Pourquoi de nouvelles lois façonnent la manière dont les écoles enseignent le conflit israélo-palestinien

Inscrivez-vous à Antisemitism Decoded, le AvantLe guide de l'actualité et du bruit sur la sécurité des Juifs, présenté toutes les deux semaines par le journaliste d'investigation Arno Rosenfeld.


Les enseignants, les parents et les écoles débattent depuis longtemps de ce que les élèves devraient apprendre sur le conflit israélo-palestinien. Mais les plans de cours ont généralement été discutés lors de réunions de PTA, de réunions de professeurs et de comités de programmes d'études, sans être déterminés par la législation.

Cela est en train de changer, à mesure que de nouvelles lois dans tout le pays cherchent à réglementer la manière dont les récits sur le conflit sont enseignés. Ces mesures testent les limites de la liberté d’expression en classe, déclenchant des batailles juridiques entre les enseignants qui souhaitent exprimer des points de vue pro-palestiniens en classe et ceux qui considèrent ces cours comme non professionnels ou antisémites.

Le dernier point chaud se situe en Californie, où un nouveau projet de loi sur la « prévention de l'antisémitisme » a été promulgué ce mois-ci, en partie en réponse à la controverse créée par le programme d'études ethniques de l'État, que le gouverneur Gavin Newsom a imposé comme condition d'obtention du diplôme en 2021.

L'histoire de deux programmes

« Israël est-il un État colonial ? » et « Si oui, qu'est-ce que cela signifie pour nous quant aux personnes à soutenir ? »
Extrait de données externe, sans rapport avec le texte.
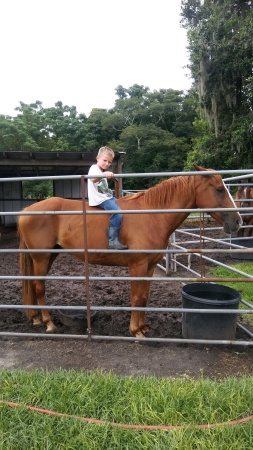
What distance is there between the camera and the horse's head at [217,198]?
331 cm

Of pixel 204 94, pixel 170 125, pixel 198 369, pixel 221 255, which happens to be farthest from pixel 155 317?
pixel 170 125

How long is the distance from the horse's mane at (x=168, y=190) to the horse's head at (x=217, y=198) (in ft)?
0.41

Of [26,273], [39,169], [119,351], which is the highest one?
[39,169]

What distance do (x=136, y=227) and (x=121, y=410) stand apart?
1.90 meters

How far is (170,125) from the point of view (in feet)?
110

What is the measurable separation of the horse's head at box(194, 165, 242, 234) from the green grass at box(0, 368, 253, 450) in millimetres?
1504

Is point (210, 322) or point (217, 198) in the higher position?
point (217, 198)

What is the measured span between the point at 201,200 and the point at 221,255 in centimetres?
496

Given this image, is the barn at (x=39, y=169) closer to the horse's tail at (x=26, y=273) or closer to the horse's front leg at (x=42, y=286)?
the horse's tail at (x=26, y=273)

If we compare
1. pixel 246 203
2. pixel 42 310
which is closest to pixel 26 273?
pixel 42 310

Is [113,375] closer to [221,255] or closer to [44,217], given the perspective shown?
[44,217]

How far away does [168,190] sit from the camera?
3.66m

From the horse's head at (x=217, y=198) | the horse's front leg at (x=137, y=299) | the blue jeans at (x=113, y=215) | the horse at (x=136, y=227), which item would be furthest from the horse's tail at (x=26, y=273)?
the horse's head at (x=217, y=198)

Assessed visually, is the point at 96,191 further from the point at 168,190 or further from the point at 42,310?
the point at 42,310
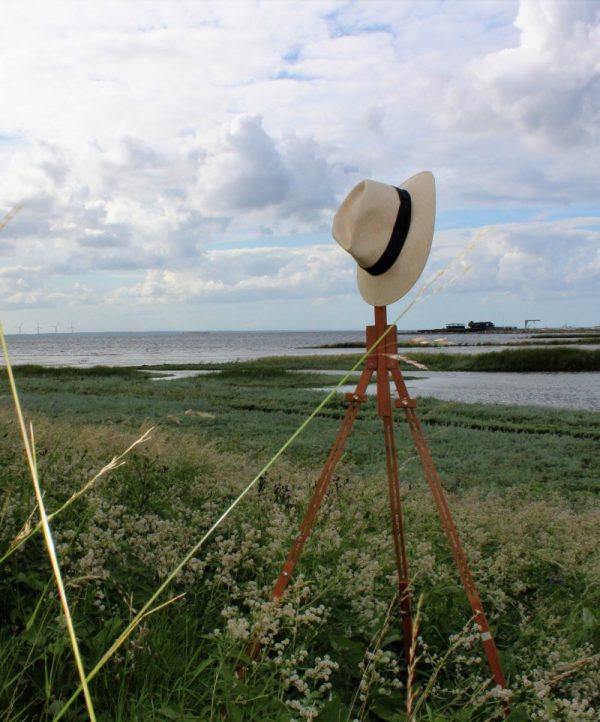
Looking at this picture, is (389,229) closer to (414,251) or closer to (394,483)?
(414,251)

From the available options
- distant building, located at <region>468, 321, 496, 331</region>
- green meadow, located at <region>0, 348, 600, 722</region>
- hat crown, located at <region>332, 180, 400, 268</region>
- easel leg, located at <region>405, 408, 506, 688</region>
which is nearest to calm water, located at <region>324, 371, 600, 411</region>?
green meadow, located at <region>0, 348, 600, 722</region>

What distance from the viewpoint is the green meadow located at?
9.87 feet

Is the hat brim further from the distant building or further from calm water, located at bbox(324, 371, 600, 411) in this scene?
the distant building

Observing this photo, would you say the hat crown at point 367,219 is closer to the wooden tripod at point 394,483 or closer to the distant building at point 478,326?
the wooden tripod at point 394,483

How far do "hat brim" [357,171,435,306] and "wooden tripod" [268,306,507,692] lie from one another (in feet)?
0.41

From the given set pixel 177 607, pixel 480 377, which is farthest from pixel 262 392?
pixel 177 607

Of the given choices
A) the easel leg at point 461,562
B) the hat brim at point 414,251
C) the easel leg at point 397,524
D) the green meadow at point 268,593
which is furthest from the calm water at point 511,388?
the hat brim at point 414,251

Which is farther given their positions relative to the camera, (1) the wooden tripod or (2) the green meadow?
(1) the wooden tripod

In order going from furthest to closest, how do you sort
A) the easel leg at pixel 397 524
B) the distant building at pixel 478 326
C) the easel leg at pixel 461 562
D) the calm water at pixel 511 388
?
1. the distant building at pixel 478 326
2. the calm water at pixel 511 388
3. the easel leg at pixel 397 524
4. the easel leg at pixel 461 562

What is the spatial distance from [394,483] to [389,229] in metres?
1.37

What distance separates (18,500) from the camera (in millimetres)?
4809

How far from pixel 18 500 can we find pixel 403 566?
2.72 m

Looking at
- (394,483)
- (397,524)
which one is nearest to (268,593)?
(397,524)

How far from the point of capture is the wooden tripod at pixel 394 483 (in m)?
3.54
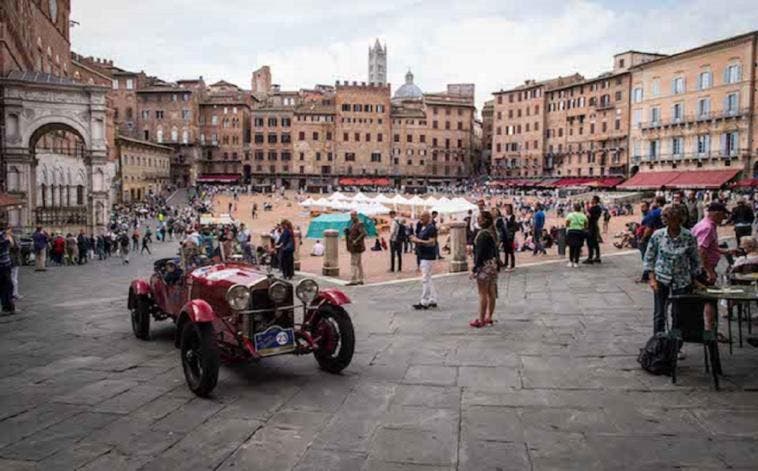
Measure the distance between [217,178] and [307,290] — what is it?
8881cm

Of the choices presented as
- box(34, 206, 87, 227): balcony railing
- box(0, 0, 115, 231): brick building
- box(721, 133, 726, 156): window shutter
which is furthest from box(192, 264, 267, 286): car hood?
box(721, 133, 726, 156): window shutter

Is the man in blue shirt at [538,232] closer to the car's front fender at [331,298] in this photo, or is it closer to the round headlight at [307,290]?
the car's front fender at [331,298]

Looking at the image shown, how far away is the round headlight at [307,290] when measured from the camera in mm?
6906

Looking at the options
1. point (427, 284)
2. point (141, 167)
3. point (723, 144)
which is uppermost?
point (723, 144)

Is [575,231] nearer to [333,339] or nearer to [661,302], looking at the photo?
[661,302]

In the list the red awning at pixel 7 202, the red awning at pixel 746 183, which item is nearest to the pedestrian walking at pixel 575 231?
the red awning at pixel 7 202

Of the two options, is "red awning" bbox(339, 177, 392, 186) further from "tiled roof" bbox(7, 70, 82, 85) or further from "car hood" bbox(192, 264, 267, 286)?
"car hood" bbox(192, 264, 267, 286)

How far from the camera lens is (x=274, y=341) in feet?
21.3

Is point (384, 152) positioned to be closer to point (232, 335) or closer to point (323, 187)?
point (323, 187)

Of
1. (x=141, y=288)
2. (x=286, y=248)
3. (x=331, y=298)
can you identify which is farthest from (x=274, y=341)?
(x=286, y=248)

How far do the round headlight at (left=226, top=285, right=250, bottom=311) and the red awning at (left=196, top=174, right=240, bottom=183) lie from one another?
88240mm

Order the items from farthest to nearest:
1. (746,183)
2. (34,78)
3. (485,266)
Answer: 1. (746,183)
2. (34,78)
3. (485,266)

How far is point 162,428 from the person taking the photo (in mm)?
5352

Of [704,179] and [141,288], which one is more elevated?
[704,179]
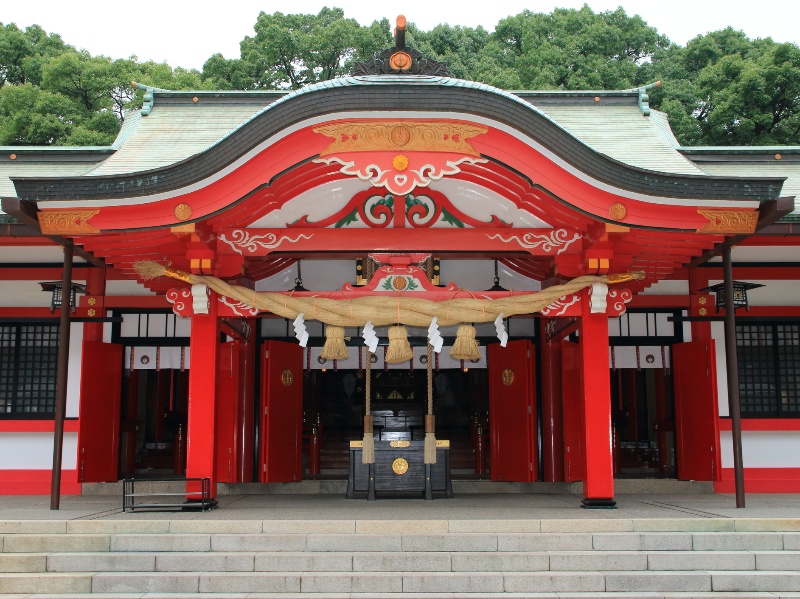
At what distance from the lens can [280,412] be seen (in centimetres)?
1166

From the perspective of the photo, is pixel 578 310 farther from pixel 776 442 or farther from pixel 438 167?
pixel 776 442

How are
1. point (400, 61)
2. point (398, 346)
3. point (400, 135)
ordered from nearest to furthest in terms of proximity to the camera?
1. point (400, 135)
2. point (400, 61)
3. point (398, 346)

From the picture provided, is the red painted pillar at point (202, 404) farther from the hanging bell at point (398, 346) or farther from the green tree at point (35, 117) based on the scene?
the green tree at point (35, 117)

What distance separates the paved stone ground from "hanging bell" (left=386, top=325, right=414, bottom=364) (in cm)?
159

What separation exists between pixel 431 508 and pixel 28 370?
602 cm

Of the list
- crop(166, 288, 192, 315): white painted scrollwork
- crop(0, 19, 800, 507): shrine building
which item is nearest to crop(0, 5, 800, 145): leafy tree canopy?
crop(0, 19, 800, 507): shrine building

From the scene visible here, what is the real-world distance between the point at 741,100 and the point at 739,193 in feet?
62.4

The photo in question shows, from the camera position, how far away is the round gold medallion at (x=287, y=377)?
11742 millimetres

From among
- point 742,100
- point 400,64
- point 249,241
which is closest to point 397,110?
point 400,64

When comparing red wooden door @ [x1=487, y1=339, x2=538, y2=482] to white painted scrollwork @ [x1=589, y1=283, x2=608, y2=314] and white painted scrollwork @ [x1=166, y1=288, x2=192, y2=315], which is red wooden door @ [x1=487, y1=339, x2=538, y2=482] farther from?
white painted scrollwork @ [x1=166, y1=288, x2=192, y2=315]

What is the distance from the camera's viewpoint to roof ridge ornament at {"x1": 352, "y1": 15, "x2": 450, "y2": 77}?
8461mm

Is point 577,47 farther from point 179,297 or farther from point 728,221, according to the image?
point 179,297

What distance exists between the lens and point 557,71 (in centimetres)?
2984

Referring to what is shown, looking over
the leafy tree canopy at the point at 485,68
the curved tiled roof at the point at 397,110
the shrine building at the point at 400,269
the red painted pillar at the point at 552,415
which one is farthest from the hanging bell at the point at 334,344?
the leafy tree canopy at the point at 485,68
Il s’agissait de questions posées par un enseignant de San Jose, en Californie, à ses élèves en janvier 2025, accompagnées d’une vidéo YouTube intitulée « Le sionisme n’est pas la même chose que le judaïsme », mettant en vedette un porte-parole du groupe antisioniste Neturei Karta.

En avril, le ministère de l’Éducation de Californie a estimé que le cours était « discriminatoire à l’égard des élèves juifs » et a exigé que le district scolaire fournisse une formation aux enseignants sur la présentation de sujets controversés de manière équilibrée et non discriminatoire.

De tels conflits sont devenus monnaie courante en Californie au cours des quatre années qui ont suivi l'adoption du programme d'études ethniques de l'État.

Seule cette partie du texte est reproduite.